Borders has also dropped the entire music department in some locations, Karve notes, because people have stopped buying CDs. “We had expanded that department over the years,” he says. “What are they going to do with all that empty space?” Nisch envisions a store of the future that fills empty spaces like that with educational seminars, travel services, product demonstrations, cooking classes and new-product launches, research tools, financial advice, movie screenings and musical concerts.

“The bookstores’ most valuable asset is their customer base,” he says. “There may be fewer customers, but they tend to be well-educated, affluent, loyal and intellectually curious. Their bookstore dwell-time is above average and they see books as a way to actualize their lives. So they may read fiction in some digital form, but they’ll likely continue to buy coffee table books or reference books on cooking, travel, arts, design, etc.”

They also tend to nurture and encourage their children. Children’s books are one of the few growth areas, though that might have been part of the now-ended Harry Potter phenomenon. Independent children’s bookstores have been resilient.
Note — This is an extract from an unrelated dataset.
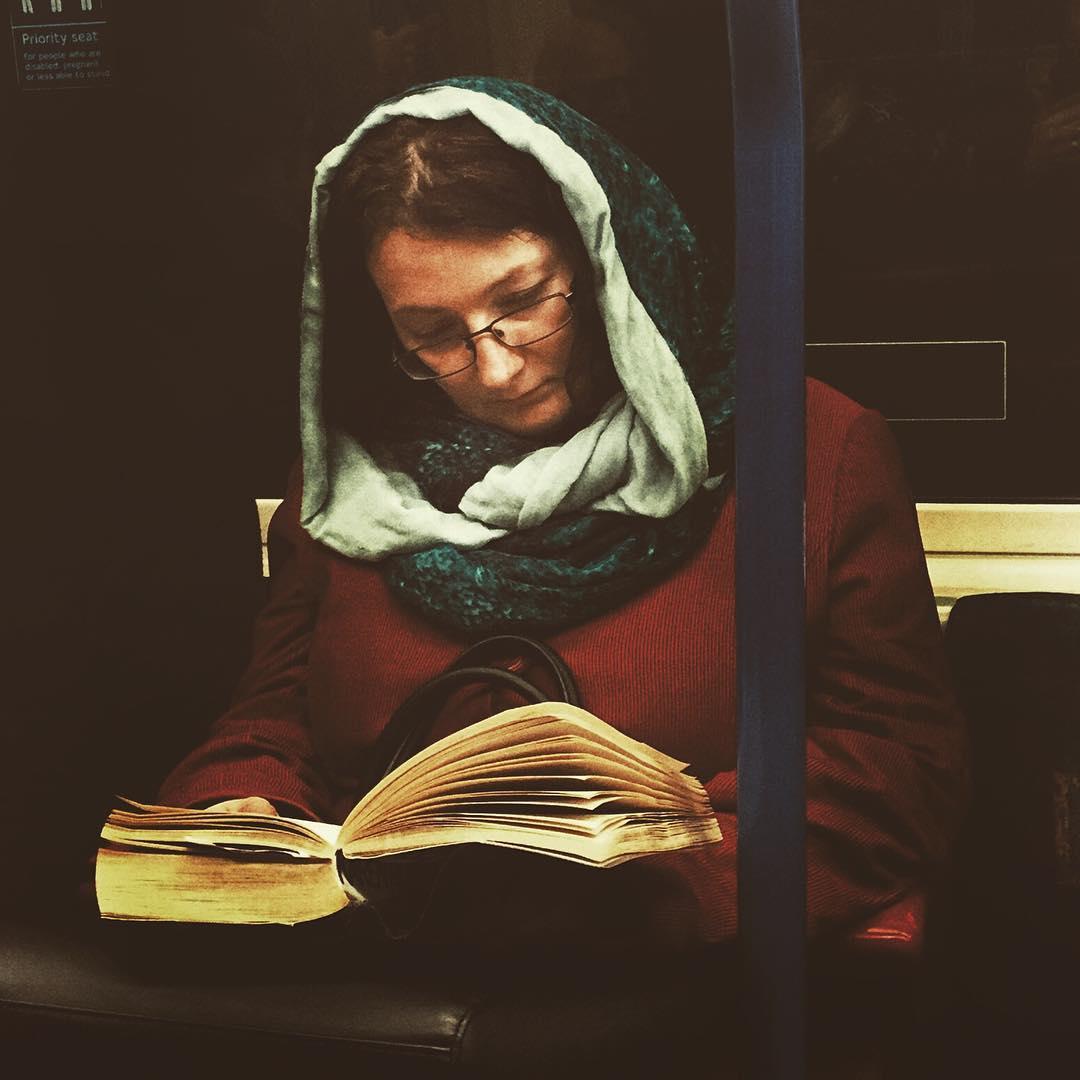 Лондонское метро создает отличные условия для того, чтоб сделать портреты вдухе Ренессанса: здесь у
They’ve been smart in tying their book offerings to movies, TV shows and video games with which children are already familiar. They have large selections of foreign-language books, a nod to the increasingly multi-cultural U.S. population. And they fill their stores with colorful, fun reading areas. Both Barnes & Noble and Borders have been increasing the size of their kids’ books departments and introducing reading programs and movie videos.

“It’s a worthwhile activity that parents and children can share,” Nisch says. “And while the parents are in the store with their children, the retailers hope they’ll wander over to the books, or greeting cards, or calendars or gift items, or just get a cup of coffee.”
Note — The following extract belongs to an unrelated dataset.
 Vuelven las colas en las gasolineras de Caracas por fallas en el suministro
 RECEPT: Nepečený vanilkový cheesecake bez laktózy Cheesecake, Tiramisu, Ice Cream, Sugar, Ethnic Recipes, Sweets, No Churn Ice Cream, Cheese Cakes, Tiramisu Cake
As for the children themselves, Nisch says children’s books are highly visual, so the browsing and tactile experience is particularly relevant. Even in the age of e-commerce, it is an environment that cannot be duplicated in an online experience. But, he says, it’s also a quickly evolving market and retailers have a small window in which to strike. Children from pre-school to age 7 are still interested in books, he says. After that, they become technology-savvy, get their iPhones, laptops and PDAs and begin to leave books behind, just like their parents have.